Craig: Yeah. And again, I would just kind of go back to this real interest rate thing. If we hit multi-decade lows in real interest rates, again, that is the stated nominal rate of a U.S. 10-year treasury minus the inflation rate. We hit negative 1.1% back on August the 6th, and gold was $2080. We're still right around that level, but geez, Bob, if we go to negative 2.1%, or negative 3.1%, that would probably imply higher prices.
Bob: Oh, it'll be incredible, that's right. And, you know, I think we're kind of in that back and filling stage right now, right? Nothing goes up forever. So we've had a really nice run, you know, from last summer at $1350. You gotta backfill that now. You have to have people taking profits, you have to have other, new buyers come into the market. And, you know, by the way, the average institution worldwide only has about a 0.4% allocation to gold, right? So, hardly anything do they have.

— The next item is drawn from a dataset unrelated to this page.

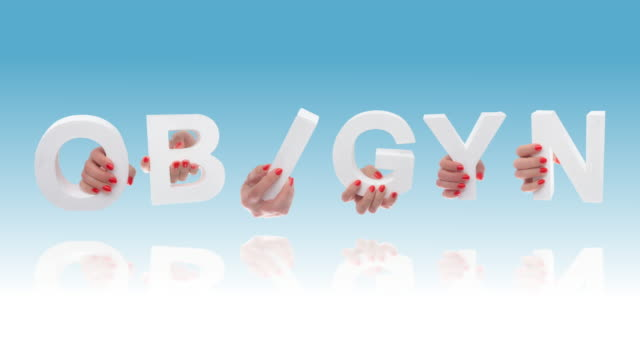 ob/gyn in white cardboard letters - obstetrician stock videos and b-roll footage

So, you know, it's new group coming in, they're buying, and, you know, we're gonna see gold prices test that $1920 level, you know, maybe even go down from there, but I always say that, you know, you're never gonna do well if you don't take a substantial amount of pain. As we always say in anything we do, no pain, no gain.
Craig: That's right.
Bob: So there's going to be times when these prices get crushed, and if you don't understand what you're doing, if you don't believe where we're going, you know, then you're gonna be selling early, and I just think that's so ridiculous with the point where we are in the cycle right now.

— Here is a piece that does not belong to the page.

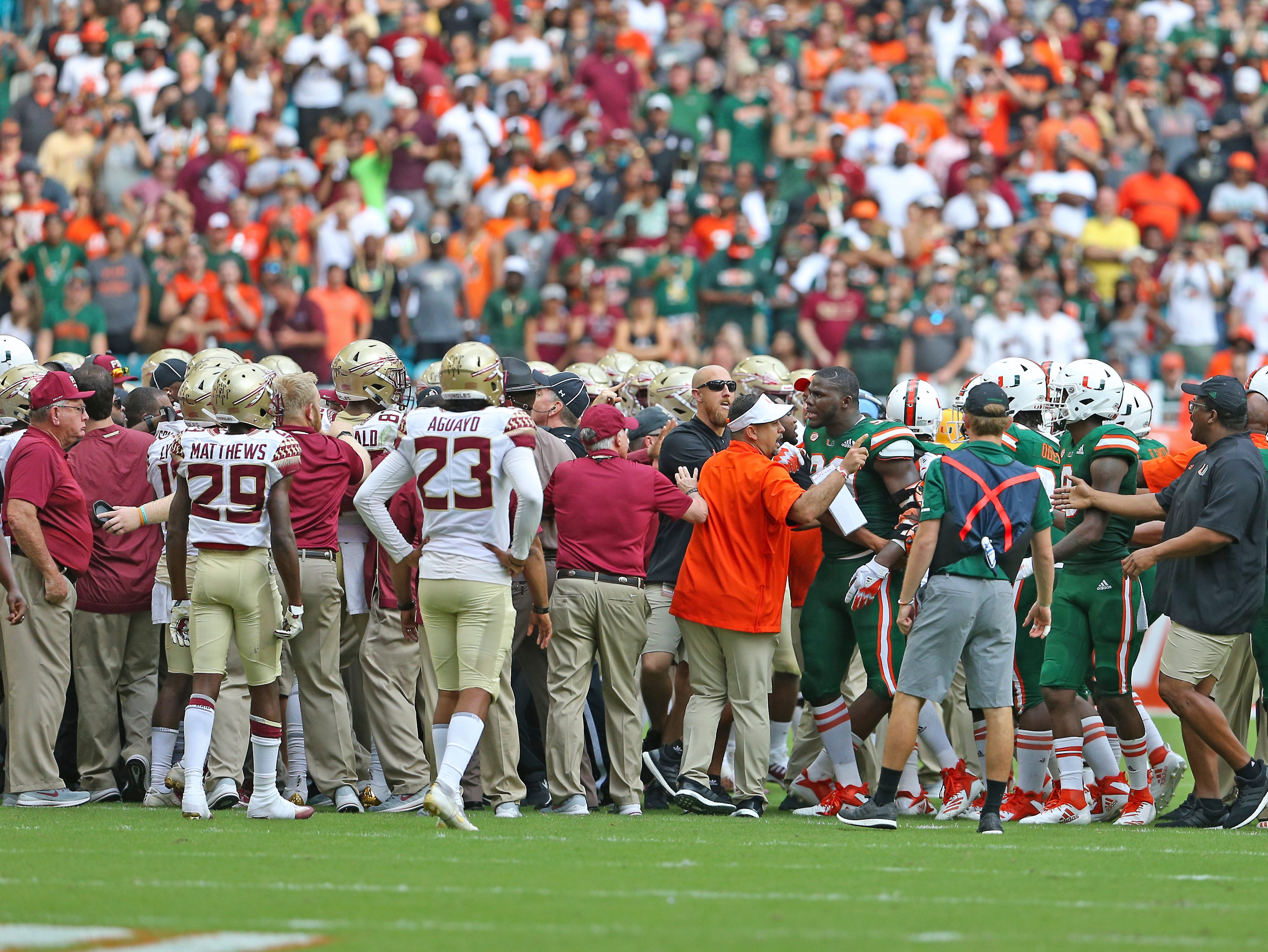 Players from University of Miami and Florida State push each other before the start of an NCAA college football game, Saturday, Oct. 6, 2018, in Miami Gardens, Fla. (David Santiago/Miami Herald via AP)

Craig: Yeah. Gotta stay focused on the big picture. That's what I keep telling my folks at TFMR, too. Again, we can't get into the individual names today, but I do want to pick Bob's brain on, and use his expertise, to talk about the industry in general, what he's hearing from his contacts in the industry, and where he thinks we are in terms of investing in the miners. I did hear from Eric just yesterday, though, and he said, "Hey, do two things for me. Make sure our regular listeners are aware of two developments this week." We had some fantastic earnings results out of Wallbridge, where it looks like the Fenelon area is greatly expanding, in their words. So please, everybody do your homework and take a look at Wallbridge. Eric thought that was significant news.
And he also thought the drill results out of Tudor were very good too. And of course, Tudor and Teuton, closely linked, and those are other companies that Eric likes to mention on a regular basis. So those were two little nuggets he wanted me to pass along.

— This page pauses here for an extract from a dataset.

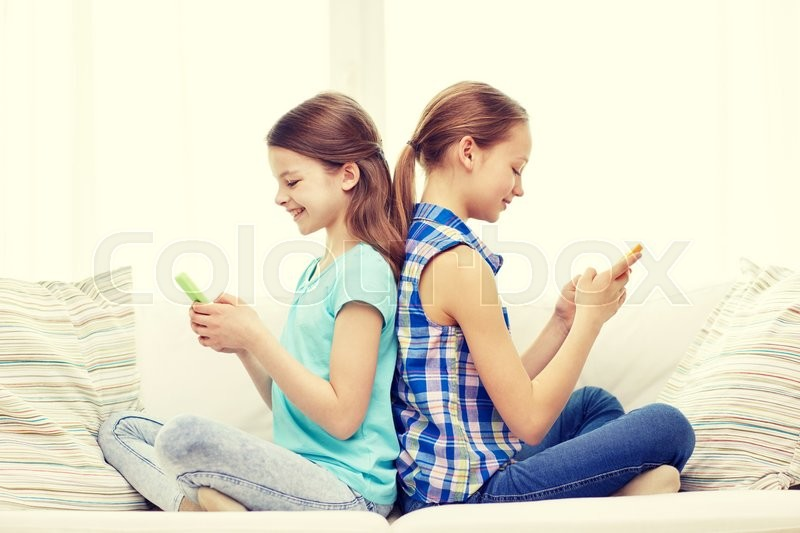 Stock image of 'people, children, technology, friends and friendship concept - happy little girls with smartphones sitting on sofa back to back at home'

Turning back to Bob, though. Bob, one of the things, I guess I almost want to call it, it's a proprietary thing really, that you do, is called the mining clock? Can you tell everybody what the mining clock is, and where we are on that clock?
Bob: Yeah, you know, I manage money for, you know, higher net worth mining executives, so you have to know where you are in the cycle. Obviously, this is the most volatile area of any place in the market, maybe other than biotech. So you gotta know where you are in the cycle, and everything's cycles. So, we actually started in a bull market about three years ago. It didn't feel like it, in 2016. But when you look at, you know, the lows that we had at the beginning of 2016, we've never gone back to those lows. So we've been in a bull market.
Remember, the first part of a bull market, hardly anybody participates. The only people that participate is true believers or people that forgot they actually owned that stock, right? So, you get that first 100% move. We've had that in the market, and now you're starting to get institutions start to prod around and see what they can buy. And, you know, my contacts say a lot of big institutional clients who haven't bought yet but they're thinking about it, and they're thinking about what stocks they should start to buy. And that's usually the second part of the bull market.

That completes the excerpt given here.